DIRECTIONS —
**A.** Answer these questions from the text about the technology hub, giving each answer on its own line marked like the question.
(i) How much is Proudfoot Capital investing in the renovation?
(ii) How many additional jobs does nth Solutions project for its first 18 months of operation?
(iii) From which place is BioForce Analytics moving?
**B.** Write the next part of the text about the technology hub, picking up after its last sentence.

(TEXT EXCERPT begins)

But city leaders hope that the mill’s purchase last year by Cleveland-Cliffs, an Ohio-based steel and iron ore company, will keep it alive and competitive.

For their parts, Springsteen and Canfield bought the long-vacant Lukens Steel office building and began renovation in early 2020. The technology hub sits directly next to the mill. The developer, Proudfoot Capital, is investing $5 million into the renovation.

More than a dozen products will be manufactured at the site. The hope is to create high-tech jobs. “People who start out in higher-paying careers tend to make more over a lifetime,” Springsteen said.

Currently, nth Solutions employs 10 full-time and 15 part-time employees, with 25 additional jobs projected in the first 18 months of operation.

Among the firm joining nth Solutions at the innovation center will be Proudfoot Capital, a local developer, H2O Connected, a maker of devices that detects water loss in homes and businesses, and Priority Green, a traffic-signal manufacturer for emergency vehicles

BioForce Analytics, a maker of motion-measurement devices for industry and education, is also setting up shop there.

“Capital is king for early-stage technology companies like BioForce Analytics, so it’s a big bonus to have access to a sophisticated yet affordable workforce,” said Francis “Chip” Uricchio, co-founder of the company, which is moving from Exton. “This combined with the benefits of the KIZ and the high-energy, collaborative environment made the decision to move there an easy one.”

(TEXT EXCERPT ends)
(DATA PROVIDED begins)

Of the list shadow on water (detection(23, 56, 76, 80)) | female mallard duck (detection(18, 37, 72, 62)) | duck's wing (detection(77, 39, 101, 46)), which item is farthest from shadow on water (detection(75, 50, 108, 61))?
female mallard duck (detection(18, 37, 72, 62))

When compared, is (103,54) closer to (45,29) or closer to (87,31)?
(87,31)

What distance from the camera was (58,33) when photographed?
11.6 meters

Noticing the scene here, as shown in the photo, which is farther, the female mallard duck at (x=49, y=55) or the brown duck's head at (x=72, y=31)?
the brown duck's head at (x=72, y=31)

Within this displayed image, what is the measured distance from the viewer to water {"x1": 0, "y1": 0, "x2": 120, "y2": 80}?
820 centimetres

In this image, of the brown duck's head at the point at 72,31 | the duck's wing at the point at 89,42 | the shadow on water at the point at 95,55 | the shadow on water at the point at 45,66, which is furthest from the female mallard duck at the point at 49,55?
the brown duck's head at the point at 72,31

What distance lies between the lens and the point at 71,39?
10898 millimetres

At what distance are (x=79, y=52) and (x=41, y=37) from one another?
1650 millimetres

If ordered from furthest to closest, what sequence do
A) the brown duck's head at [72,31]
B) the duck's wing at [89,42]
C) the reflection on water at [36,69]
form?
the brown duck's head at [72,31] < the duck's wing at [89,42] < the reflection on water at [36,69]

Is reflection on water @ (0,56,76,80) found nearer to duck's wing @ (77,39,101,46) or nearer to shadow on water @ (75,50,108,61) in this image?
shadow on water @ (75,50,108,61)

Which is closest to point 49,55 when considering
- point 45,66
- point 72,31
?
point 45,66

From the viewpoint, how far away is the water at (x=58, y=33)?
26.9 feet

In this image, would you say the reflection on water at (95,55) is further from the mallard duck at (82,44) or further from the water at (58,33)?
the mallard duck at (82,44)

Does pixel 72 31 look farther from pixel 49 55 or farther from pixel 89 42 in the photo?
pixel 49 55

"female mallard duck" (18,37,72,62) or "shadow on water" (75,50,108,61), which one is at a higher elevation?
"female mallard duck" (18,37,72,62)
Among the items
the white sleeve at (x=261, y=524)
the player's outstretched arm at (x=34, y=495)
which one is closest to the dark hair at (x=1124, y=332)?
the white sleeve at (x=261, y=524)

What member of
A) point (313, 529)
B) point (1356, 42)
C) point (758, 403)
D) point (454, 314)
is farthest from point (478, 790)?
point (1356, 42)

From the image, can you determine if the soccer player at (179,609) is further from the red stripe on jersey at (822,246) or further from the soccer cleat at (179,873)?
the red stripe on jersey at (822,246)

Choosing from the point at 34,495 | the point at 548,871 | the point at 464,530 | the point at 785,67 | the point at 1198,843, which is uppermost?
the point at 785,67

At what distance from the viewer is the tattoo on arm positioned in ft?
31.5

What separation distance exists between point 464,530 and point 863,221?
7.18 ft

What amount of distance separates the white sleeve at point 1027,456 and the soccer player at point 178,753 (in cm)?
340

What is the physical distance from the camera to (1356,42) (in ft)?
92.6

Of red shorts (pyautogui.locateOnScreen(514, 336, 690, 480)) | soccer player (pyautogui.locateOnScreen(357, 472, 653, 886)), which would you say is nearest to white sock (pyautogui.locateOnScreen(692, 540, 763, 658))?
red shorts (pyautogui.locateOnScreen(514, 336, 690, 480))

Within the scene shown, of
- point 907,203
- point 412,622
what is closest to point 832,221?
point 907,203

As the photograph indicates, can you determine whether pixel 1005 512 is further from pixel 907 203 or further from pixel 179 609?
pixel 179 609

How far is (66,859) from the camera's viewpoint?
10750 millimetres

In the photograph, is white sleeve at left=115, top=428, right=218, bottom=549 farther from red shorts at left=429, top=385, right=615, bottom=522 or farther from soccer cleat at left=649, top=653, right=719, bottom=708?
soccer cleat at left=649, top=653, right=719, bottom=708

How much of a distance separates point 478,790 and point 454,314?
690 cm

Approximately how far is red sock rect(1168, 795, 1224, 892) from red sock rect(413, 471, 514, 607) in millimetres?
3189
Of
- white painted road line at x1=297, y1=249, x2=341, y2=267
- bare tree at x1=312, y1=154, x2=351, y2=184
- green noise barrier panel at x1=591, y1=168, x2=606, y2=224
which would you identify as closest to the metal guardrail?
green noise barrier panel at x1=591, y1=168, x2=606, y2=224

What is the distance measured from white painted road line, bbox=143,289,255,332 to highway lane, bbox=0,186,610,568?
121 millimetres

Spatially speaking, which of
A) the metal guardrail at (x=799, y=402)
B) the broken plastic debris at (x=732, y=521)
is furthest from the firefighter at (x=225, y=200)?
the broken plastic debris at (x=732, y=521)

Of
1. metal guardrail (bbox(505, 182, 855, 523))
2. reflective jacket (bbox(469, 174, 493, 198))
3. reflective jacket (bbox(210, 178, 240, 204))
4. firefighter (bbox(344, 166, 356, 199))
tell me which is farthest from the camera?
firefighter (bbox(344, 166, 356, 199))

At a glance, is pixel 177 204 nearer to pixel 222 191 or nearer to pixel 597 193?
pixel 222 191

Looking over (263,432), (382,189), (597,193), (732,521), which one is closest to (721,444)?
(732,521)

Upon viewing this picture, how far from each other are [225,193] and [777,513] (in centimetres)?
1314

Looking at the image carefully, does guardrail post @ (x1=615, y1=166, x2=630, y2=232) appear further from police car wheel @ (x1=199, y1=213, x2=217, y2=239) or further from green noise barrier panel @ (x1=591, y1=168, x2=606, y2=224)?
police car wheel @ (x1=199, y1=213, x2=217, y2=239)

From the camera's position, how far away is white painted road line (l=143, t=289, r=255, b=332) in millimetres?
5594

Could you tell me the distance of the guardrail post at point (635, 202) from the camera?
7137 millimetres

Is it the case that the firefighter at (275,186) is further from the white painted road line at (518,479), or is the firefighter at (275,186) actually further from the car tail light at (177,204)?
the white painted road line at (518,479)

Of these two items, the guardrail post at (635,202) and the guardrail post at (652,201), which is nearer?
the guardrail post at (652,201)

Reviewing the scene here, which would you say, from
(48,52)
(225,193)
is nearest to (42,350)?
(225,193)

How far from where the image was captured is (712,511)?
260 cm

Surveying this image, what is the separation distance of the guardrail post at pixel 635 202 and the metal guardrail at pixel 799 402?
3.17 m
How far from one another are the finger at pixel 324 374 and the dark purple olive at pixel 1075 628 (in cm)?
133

(DATA PROVIDED ends)

LIST OF ANSWERS —
**A.**
(i) $5 million
(ii) 25
(iii) Exton

**B.**
A powerful tax break

Under the Keystone Innovation Zone program, businesses must be less than eight years old to qualify for help. The aim is to assist young companies to become viable. According to the latest annual report, over 150 small businesses take part in the KIZ program across Pennsylvania.

Statewide, some $15 million worth of KIZ tax credits are awarded annually, capped at $100,000 per company. They can be sold off or used over four years. A KIZ company can claim a tax credit equal to 50% of the increase in its gross revenues year to year.

Maura Shenker, who directs Temple University’s Small Business Development Center at 15th Street and Cecil B. Moore Avenue in North Philadelphia, said the tax credit can be a powerful way for firms to raise money. Her center operates in the BioLaunch611 Keystone Innovation Zone and can offer start-ups a business address in the KIZ.

“There are brokers who will facilitate selling these credits, and it’s possible to get 90 cents on the dollar,” Shenker said. “So instead of a $100,000 tax credit that a start-up with no profit can’t use, they can sell their tax credit — all of it or just the unused portion — for cash.”

That way, she said, sellers can “use that money to fund growth without having to go into debt or give up equity.”

Temple’s incubator boasts medical technology start-ups, two of which, according to Shenker, sold off its credits “pretty successfully.”

“It’s really helpful for start-ups and becomes less useful when companies get really big,” she said.

In Coatesville, city manager James Logan said he hopes the new center will be part of a movement to “attract new partners from educational institutions, light manufacturing, and fintech companies to our area.”

Springsteen had already set up a high school internship program, drawing in budding entrepreneurs.

“They’ll be working alongside professionals to launch products in a real-world setting,” she said. “The rebirth of this vacant building has inspired a lot of people. They want to be a part of what’s happening here.”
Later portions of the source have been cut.